THINGS TO DO.
1. Collect every line of the entries below that contains the string "instances", treating uppercase and lowercase as different.
2. Extend the article below on monitoring a Rust web application, picking up right after its final line.

TEXT SECTION.
━━━

Overview
In this article, I’ll show you how to set up monitoring of a Rust web application. The application will expose Prometheus metrics that will be visualized using Grafana. The monitored application is mongodb-redis demo described in detail here. Finally, the following architecture will be obtained:
The monitoring system includes:
- Prometheus — monitoring platform which collects real-time metrics and records them in a time series database
- Grafana — observability and data visualization platform
- AlertManager — an application that handles alerts sent by the Prometheus server (for example, when something goes wrong in your application) and notifies an end user through email, Slack, Telegram, or other channels
- cAdvisor — a platform providing container users an understanding of the resource usage and performance characteristics of their running containers. (Actually, it gathers information on all Docker containers on the scheme)

━━━

SOURCE RECORDS.

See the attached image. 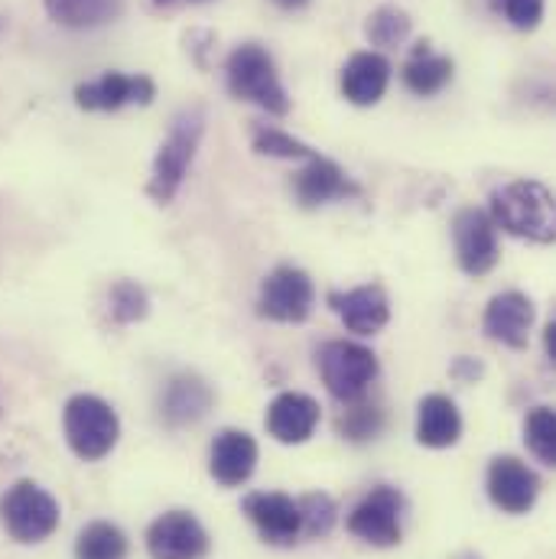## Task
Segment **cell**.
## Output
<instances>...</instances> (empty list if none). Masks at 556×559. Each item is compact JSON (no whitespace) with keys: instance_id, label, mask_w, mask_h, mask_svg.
<instances>
[{"instance_id":"obj_2","label":"cell","mask_w":556,"mask_h":559,"mask_svg":"<svg viewBox=\"0 0 556 559\" xmlns=\"http://www.w3.org/2000/svg\"><path fill=\"white\" fill-rule=\"evenodd\" d=\"M205 134V115L202 108H186L173 118V128L166 140L159 143V153L153 159L150 169V182H146V195L156 205H169L196 159V150Z\"/></svg>"},{"instance_id":"obj_7","label":"cell","mask_w":556,"mask_h":559,"mask_svg":"<svg viewBox=\"0 0 556 559\" xmlns=\"http://www.w3.org/2000/svg\"><path fill=\"white\" fill-rule=\"evenodd\" d=\"M401 514H404V498L391 485H378L368 491L348 514L345 527L352 537L371 544V547H398L401 544Z\"/></svg>"},{"instance_id":"obj_25","label":"cell","mask_w":556,"mask_h":559,"mask_svg":"<svg viewBox=\"0 0 556 559\" xmlns=\"http://www.w3.org/2000/svg\"><path fill=\"white\" fill-rule=\"evenodd\" d=\"M365 36H368V43H371V46L394 49V46H401V43L411 36V13H407V10H401V7L385 3V7H378V10L368 16V23H365Z\"/></svg>"},{"instance_id":"obj_35","label":"cell","mask_w":556,"mask_h":559,"mask_svg":"<svg viewBox=\"0 0 556 559\" xmlns=\"http://www.w3.org/2000/svg\"><path fill=\"white\" fill-rule=\"evenodd\" d=\"M156 7H169V3H176V0H153ZM192 3H199V0H192Z\"/></svg>"},{"instance_id":"obj_8","label":"cell","mask_w":556,"mask_h":559,"mask_svg":"<svg viewBox=\"0 0 556 559\" xmlns=\"http://www.w3.org/2000/svg\"><path fill=\"white\" fill-rule=\"evenodd\" d=\"M456 261L469 277H482L498 264V228L482 209H462L452 218Z\"/></svg>"},{"instance_id":"obj_3","label":"cell","mask_w":556,"mask_h":559,"mask_svg":"<svg viewBox=\"0 0 556 559\" xmlns=\"http://www.w3.org/2000/svg\"><path fill=\"white\" fill-rule=\"evenodd\" d=\"M228 75V92L241 102H251L258 108H264L268 115L283 118L289 111V95L280 85L277 66L271 59V52L258 43H245L228 56L225 66Z\"/></svg>"},{"instance_id":"obj_19","label":"cell","mask_w":556,"mask_h":559,"mask_svg":"<svg viewBox=\"0 0 556 559\" xmlns=\"http://www.w3.org/2000/svg\"><path fill=\"white\" fill-rule=\"evenodd\" d=\"M264 423H268V432L277 442H283V445H299L319 426V404L309 394L286 391V394L274 397V404L268 407V419Z\"/></svg>"},{"instance_id":"obj_36","label":"cell","mask_w":556,"mask_h":559,"mask_svg":"<svg viewBox=\"0 0 556 559\" xmlns=\"http://www.w3.org/2000/svg\"><path fill=\"white\" fill-rule=\"evenodd\" d=\"M0 26H3V23H0Z\"/></svg>"},{"instance_id":"obj_1","label":"cell","mask_w":556,"mask_h":559,"mask_svg":"<svg viewBox=\"0 0 556 559\" xmlns=\"http://www.w3.org/2000/svg\"><path fill=\"white\" fill-rule=\"evenodd\" d=\"M488 218L514 238L551 245L556 238L554 192L537 179H514L492 192Z\"/></svg>"},{"instance_id":"obj_31","label":"cell","mask_w":556,"mask_h":559,"mask_svg":"<svg viewBox=\"0 0 556 559\" xmlns=\"http://www.w3.org/2000/svg\"><path fill=\"white\" fill-rule=\"evenodd\" d=\"M492 10L501 13L514 29H534L544 20V0H492Z\"/></svg>"},{"instance_id":"obj_6","label":"cell","mask_w":556,"mask_h":559,"mask_svg":"<svg viewBox=\"0 0 556 559\" xmlns=\"http://www.w3.org/2000/svg\"><path fill=\"white\" fill-rule=\"evenodd\" d=\"M316 365H319V374H322V384L326 391L335 397V401H358L371 381L378 378V355L358 342H326L316 355Z\"/></svg>"},{"instance_id":"obj_11","label":"cell","mask_w":556,"mask_h":559,"mask_svg":"<svg viewBox=\"0 0 556 559\" xmlns=\"http://www.w3.org/2000/svg\"><path fill=\"white\" fill-rule=\"evenodd\" d=\"M488 498L505 514H528L537 504L541 478L514 455H498L488 465Z\"/></svg>"},{"instance_id":"obj_15","label":"cell","mask_w":556,"mask_h":559,"mask_svg":"<svg viewBox=\"0 0 556 559\" xmlns=\"http://www.w3.org/2000/svg\"><path fill=\"white\" fill-rule=\"evenodd\" d=\"M258 465V442L245 429H222L209 452V472L218 485L238 488L255 475Z\"/></svg>"},{"instance_id":"obj_34","label":"cell","mask_w":556,"mask_h":559,"mask_svg":"<svg viewBox=\"0 0 556 559\" xmlns=\"http://www.w3.org/2000/svg\"><path fill=\"white\" fill-rule=\"evenodd\" d=\"M277 7H283V10H299V7H306L309 0H274Z\"/></svg>"},{"instance_id":"obj_23","label":"cell","mask_w":556,"mask_h":559,"mask_svg":"<svg viewBox=\"0 0 556 559\" xmlns=\"http://www.w3.org/2000/svg\"><path fill=\"white\" fill-rule=\"evenodd\" d=\"M449 82H452V59L449 56H436L426 46L417 49L414 59L404 66V85L414 95H419V98L439 95Z\"/></svg>"},{"instance_id":"obj_28","label":"cell","mask_w":556,"mask_h":559,"mask_svg":"<svg viewBox=\"0 0 556 559\" xmlns=\"http://www.w3.org/2000/svg\"><path fill=\"white\" fill-rule=\"evenodd\" d=\"M524 439L528 449L544 462L556 465V414L551 407H534L524 419Z\"/></svg>"},{"instance_id":"obj_12","label":"cell","mask_w":556,"mask_h":559,"mask_svg":"<svg viewBox=\"0 0 556 559\" xmlns=\"http://www.w3.org/2000/svg\"><path fill=\"white\" fill-rule=\"evenodd\" d=\"M156 98V85L146 75L105 72L95 82L75 88V105L82 111H121L125 105H150Z\"/></svg>"},{"instance_id":"obj_17","label":"cell","mask_w":556,"mask_h":559,"mask_svg":"<svg viewBox=\"0 0 556 559\" xmlns=\"http://www.w3.org/2000/svg\"><path fill=\"white\" fill-rule=\"evenodd\" d=\"M391 82V62L381 52H355L342 69V95L358 108H371L385 98Z\"/></svg>"},{"instance_id":"obj_9","label":"cell","mask_w":556,"mask_h":559,"mask_svg":"<svg viewBox=\"0 0 556 559\" xmlns=\"http://www.w3.org/2000/svg\"><path fill=\"white\" fill-rule=\"evenodd\" d=\"M316 302L312 280L306 277L299 267H277L271 277L261 283L258 296V312L271 322H306Z\"/></svg>"},{"instance_id":"obj_14","label":"cell","mask_w":556,"mask_h":559,"mask_svg":"<svg viewBox=\"0 0 556 559\" xmlns=\"http://www.w3.org/2000/svg\"><path fill=\"white\" fill-rule=\"evenodd\" d=\"M329 309L342 319V325L355 335H375L391 319V302L378 283L355 286L345 293H329Z\"/></svg>"},{"instance_id":"obj_32","label":"cell","mask_w":556,"mask_h":559,"mask_svg":"<svg viewBox=\"0 0 556 559\" xmlns=\"http://www.w3.org/2000/svg\"><path fill=\"white\" fill-rule=\"evenodd\" d=\"M452 378H459V381H475V378H482V365L478 361H472V358H456V365H452Z\"/></svg>"},{"instance_id":"obj_16","label":"cell","mask_w":556,"mask_h":559,"mask_svg":"<svg viewBox=\"0 0 556 559\" xmlns=\"http://www.w3.org/2000/svg\"><path fill=\"white\" fill-rule=\"evenodd\" d=\"M245 514L258 527L268 544H293L299 537V508L289 495L280 491H255L245 498Z\"/></svg>"},{"instance_id":"obj_33","label":"cell","mask_w":556,"mask_h":559,"mask_svg":"<svg viewBox=\"0 0 556 559\" xmlns=\"http://www.w3.org/2000/svg\"><path fill=\"white\" fill-rule=\"evenodd\" d=\"M544 345H547V358L556 365V322L547 325V332H544Z\"/></svg>"},{"instance_id":"obj_18","label":"cell","mask_w":556,"mask_h":559,"mask_svg":"<svg viewBox=\"0 0 556 559\" xmlns=\"http://www.w3.org/2000/svg\"><path fill=\"white\" fill-rule=\"evenodd\" d=\"M293 192L299 199V205L306 209H316V205H326V202H335V199H348V195H358L362 189L345 176V169L326 156H312L309 166L296 176L293 182Z\"/></svg>"},{"instance_id":"obj_22","label":"cell","mask_w":556,"mask_h":559,"mask_svg":"<svg viewBox=\"0 0 556 559\" xmlns=\"http://www.w3.org/2000/svg\"><path fill=\"white\" fill-rule=\"evenodd\" d=\"M46 13L69 29H92L121 13V0H43Z\"/></svg>"},{"instance_id":"obj_20","label":"cell","mask_w":556,"mask_h":559,"mask_svg":"<svg viewBox=\"0 0 556 559\" xmlns=\"http://www.w3.org/2000/svg\"><path fill=\"white\" fill-rule=\"evenodd\" d=\"M209 407H212V388L196 374H176L159 401V414L173 429L199 423L209 414Z\"/></svg>"},{"instance_id":"obj_13","label":"cell","mask_w":556,"mask_h":559,"mask_svg":"<svg viewBox=\"0 0 556 559\" xmlns=\"http://www.w3.org/2000/svg\"><path fill=\"white\" fill-rule=\"evenodd\" d=\"M534 302L518 293V289H508V293H498L488 306H485V316H482V329L492 342H501L508 348H524L528 345V335H531V325H534Z\"/></svg>"},{"instance_id":"obj_21","label":"cell","mask_w":556,"mask_h":559,"mask_svg":"<svg viewBox=\"0 0 556 559\" xmlns=\"http://www.w3.org/2000/svg\"><path fill=\"white\" fill-rule=\"evenodd\" d=\"M462 436L459 407L446 394H429L419 401L417 411V442L426 449H449Z\"/></svg>"},{"instance_id":"obj_4","label":"cell","mask_w":556,"mask_h":559,"mask_svg":"<svg viewBox=\"0 0 556 559\" xmlns=\"http://www.w3.org/2000/svg\"><path fill=\"white\" fill-rule=\"evenodd\" d=\"M62 429H66L69 449L79 459L98 462V459H105L118 445L121 419L111 411V404H105L102 397H95V394H75L66 404Z\"/></svg>"},{"instance_id":"obj_24","label":"cell","mask_w":556,"mask_h":559,"mask_svg":"<svg viewBox=\"0 0 556 559\" xmlns=\"http://www.w3.org/2000/svg\"><path fill=\"white\" fill-rule=\"evenodd\" d=\"M75 559H128V537L108 521L82 527L75 540Z\"/></svg>"},{"instance_id":"obj_10","label":"cell","mask_w":556,"mask_h":559,"mask_svg":"<svg viewBox=\"0 0 556 559\" xmlns=\"http://www.w3.org/2000/svg\"><path fill=\"white\" fill-rule=\"evenodd\" d=\"M150 559H205L209 534L189 511H166L146 531Z\"/></svg>"},{"instance_id":"obj_27","label":"cell","mask_w":556,"mask_h":559,"mask_svg":"<svg viewBox=\"0 0 556 559\" xmlns=\"http://www.w3.org/2000/svg\"><path fill=\"white\" fill-rule=\"evenodd\" d=\"M108 312L118 325L140 322L150 312V296L138 280H118L108 293Z\"/></svg>"},{"instance_id":"obj_5","label":"cell","mask_w":556,"mask_h":559,"mask_svg":"<svg viewBox=\"0 0 556 559\" xmlns=\"http://www.w3.org/2000/svg\"><path fill=\"white\" fill-rule=\"evenodd\" d=\"M0 524L16 544H43L59 527V501L36 481H16L0 498Z\"/></svg>"},{"instance_id":"obj_30","label":"cell","mask_w":556,"mask_h":559,"mask_svg":"<svg viewBox=\"0 0 556 559\" xmlns=\"http://www.w3.org/2000/svg\"><path fill=\"white\" fill-rule=\"evenodd\" d=\"M381 423H385V419H381V411H378V407L362 404V407H352V411H345V414L339 417V432H342L345 439L362 442V439L378 436Z\"/></svg>"},{"instance_id":"obj_29","label":"cell","mask_w":556,"mask_h":559,"mask_svg":"<svg viewBox=\"0 0 556 559\" xmlns=\"http://www.w3.org/2000/svg\"><path fill=\"white\" fill-rule=\"evenodd\" d=\"M255 153L277 156V159H312L316 156V150H309L303 140L289 138L277 128H258L255 131Z\"/></svg>"},{"instance_id":"obj_26","label":"cell","mask_w":556,"mask_h":559,"mask_svg":"<svg viewBox=\"0 0 556 559\" xmlns=\"http://www.w3.org/2000/svg\"><path fill=\"white\" fill-rule=\"evenodd\" d=\"M296 508H299V537H326L339 521L335 501L322 491L303 495L296 501Z\"/></svg>"}]
</instances>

━━━

EXPECTED RESPONSES.
1.
<instances>...</instances> (empty list if none). Masks at 556×559. Each item is compact JSON (no whitespace) with keys: instance_id, label, mask_w, mask_h, mask_svg.
<instances>
</instances>

2.
To start all the tools at once you can use the following:
version: '3.8'
services:
prometheus:
image: prom/prometheus:latest
container_name: prometheus
restart: always
ports:
- '9090:9090'
volumes:
- ./monitoring/prometheus:/etc/prometheus
command:
- '--config.file=/etc/prometheus/prometheus.yml'
- '--web.external-url=http://localhost:9090'
grafana:
image: grafana/grafana:latest
container_name: grafana
restart: always
ports:
- '3000:3000'
volumes:
- ./monitoring/grafana/data:/var/lib/grafana
- ./monitoring/grafana/provisioning:/etc/grafana/provisioning
environment:
GF_SECURITY_ADMIN_USER: admin
GF_SECURITY_ADMIN_PASSWORD: admin
alertmanager:
image: prom/alertmanager:latest
container_name: alertmanager
ports:
- '9093:9093'
volumes:
- ./monitoring/alertmanager:/etc/alertmanager
command:
- '--config.file=/etc/alertmanager/alertmanager.yml'
- '--web.external-url=http://localhost:9093'
cadvisor:
image: gcr.io/cadvisor/cadvisor:latest
container_name: cadvisor
restart: always
ports:
- '8080:8080'
volumes:
- /:/rootfs:ro
- /var/run:/var/run:rw
- /sys:/sys:ro
- /var/lib/docker/:/var/lib/docker:ro
Exposing Prometheus metrics in a Rust application
Metrics exposition is implemented with prometheus
crate.
There are four core types of Prometheus metrics: counter, gauge, histogram, and summary. The usage of first three of them will be described in the article (the crate currently doesn’t support summary type).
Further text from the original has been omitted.